Exercise brief → Where the line containing "United States, site" appears in the records below, begin there and write out each line exactly until the last one, and nothing more.

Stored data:
════════

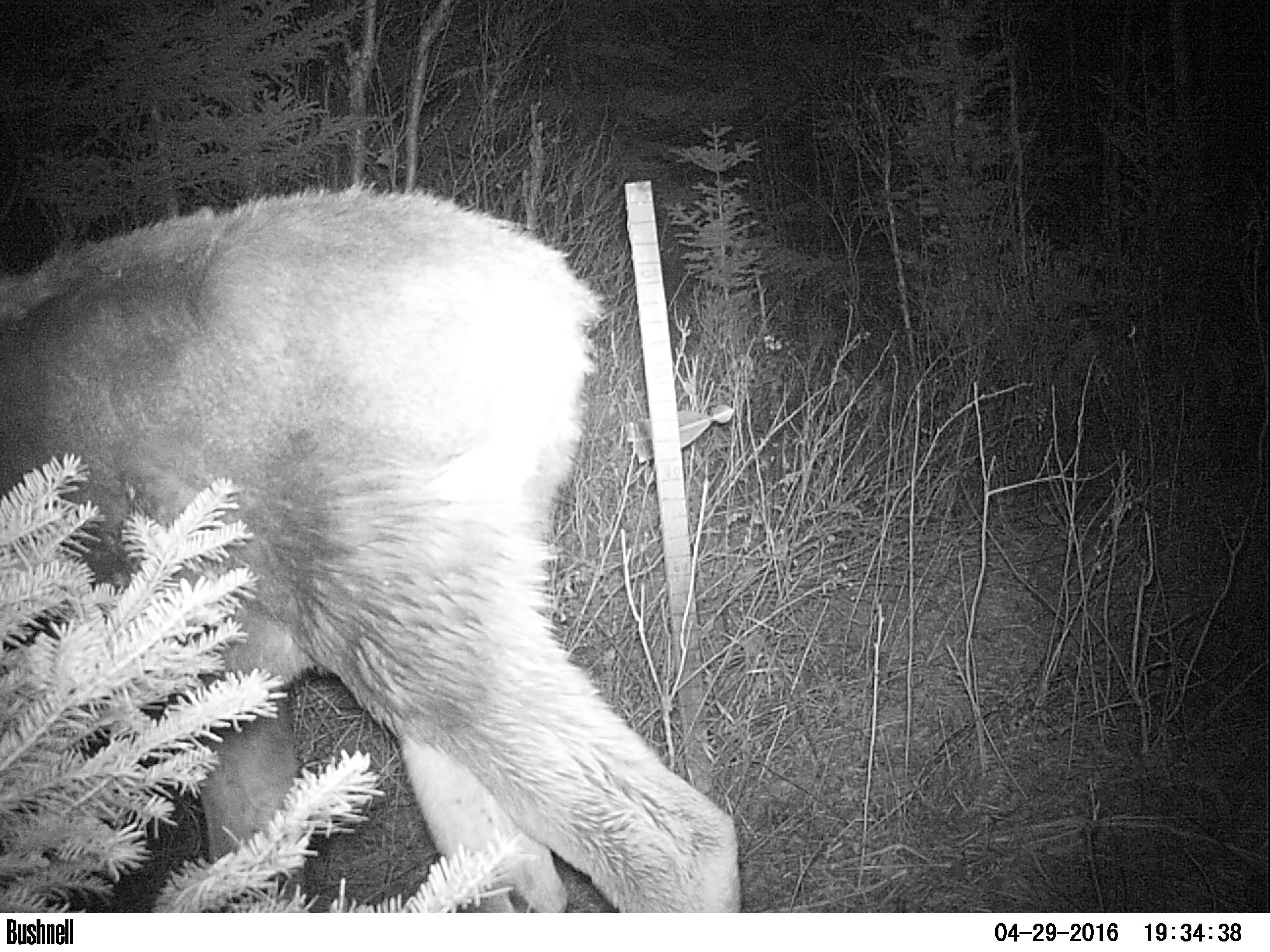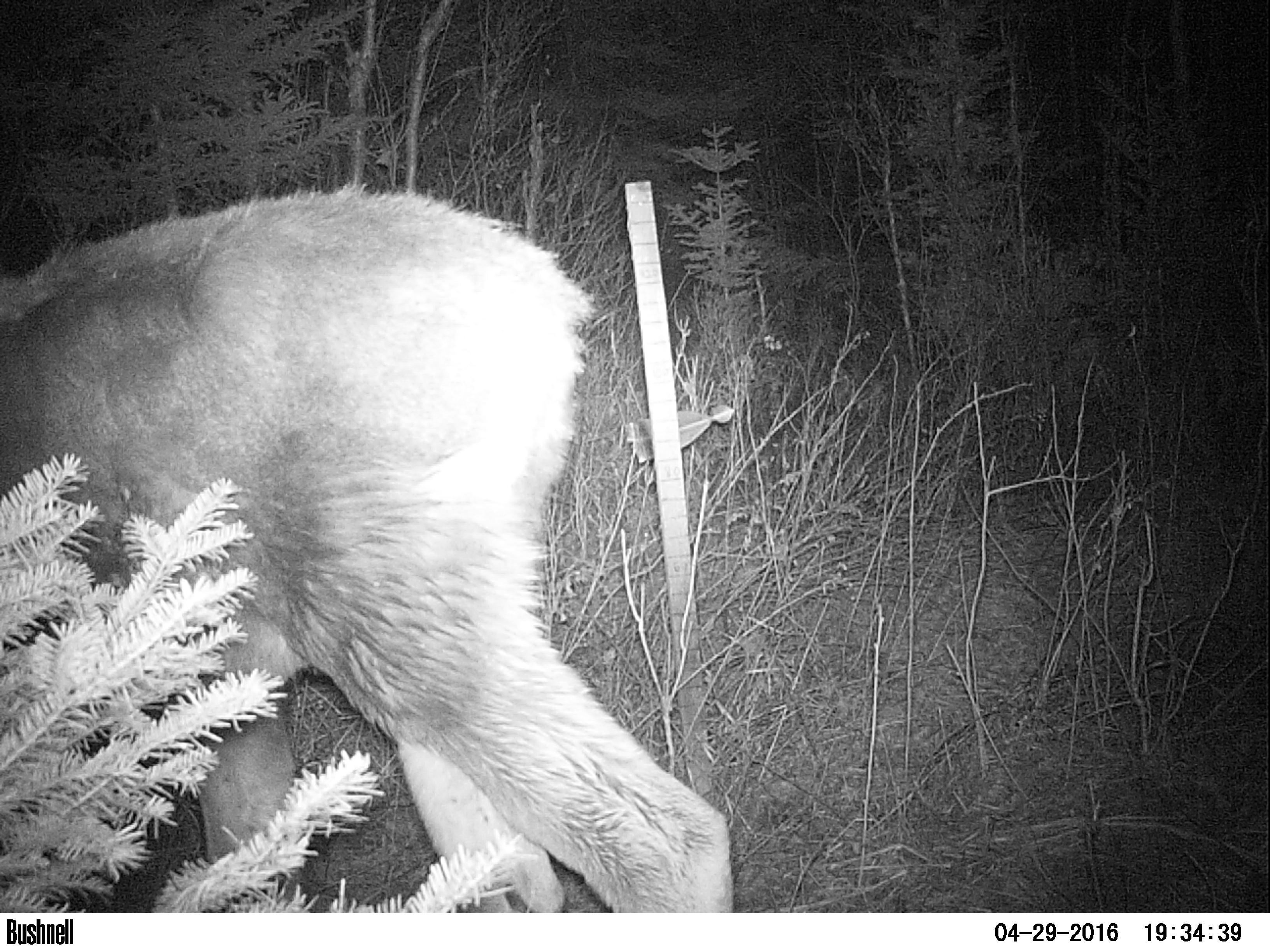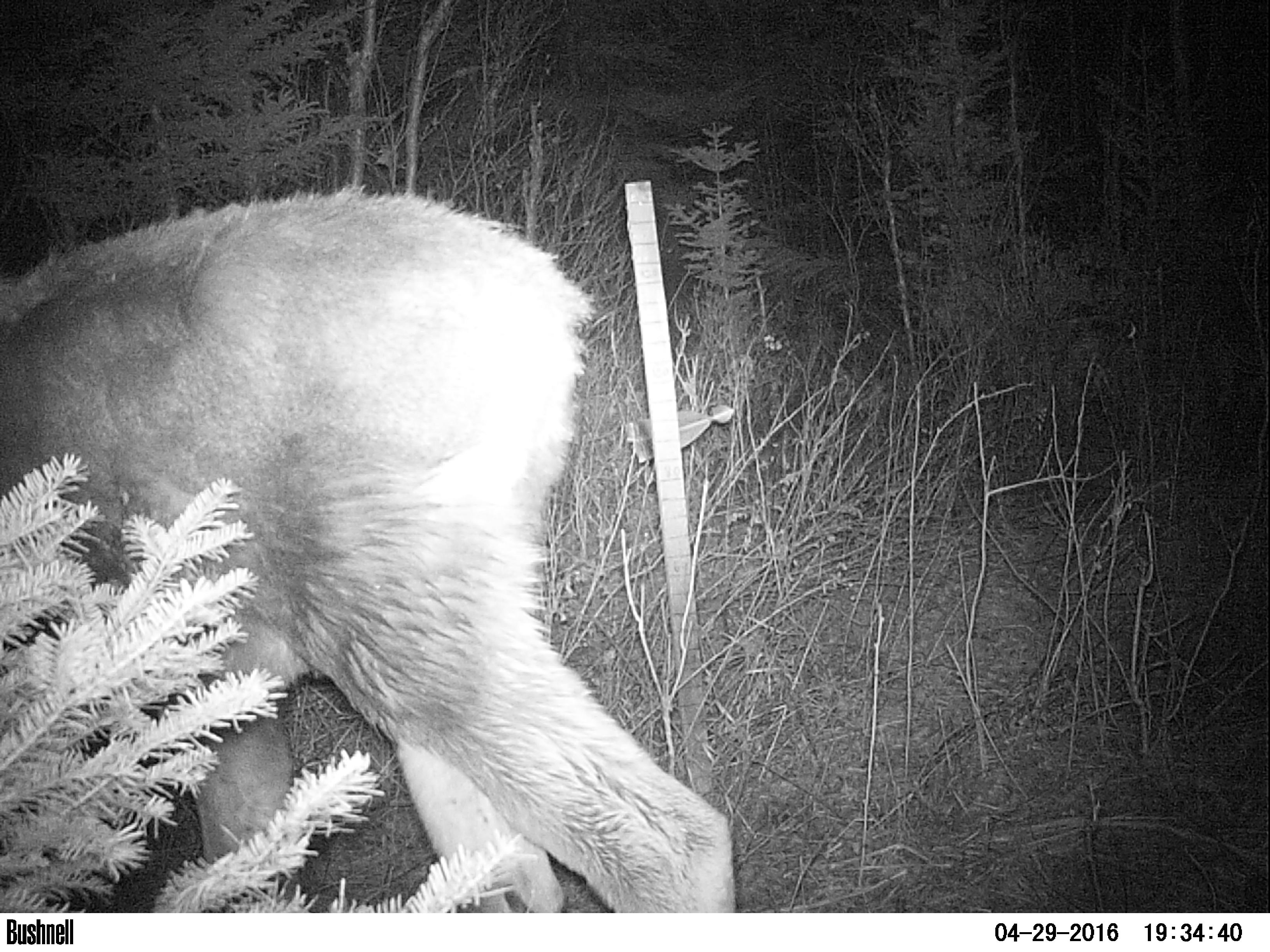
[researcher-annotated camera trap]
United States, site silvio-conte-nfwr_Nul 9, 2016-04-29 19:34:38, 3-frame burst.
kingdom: Animalia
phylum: Chordata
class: Mammalia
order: Artiodactyla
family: Cervidae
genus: Alces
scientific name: Alces alces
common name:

════════

Answer for the task →
United States, site silvio-conte-nfwr_Nul 9, 2016-04-29 19:34:38, 3-frame burst.
kingdom: Animalia
phylum: Chordata
class: Mammalia
order: Artiodactyla
family: Cervidae
genus: Alces
scientific name: Alces alces
common name:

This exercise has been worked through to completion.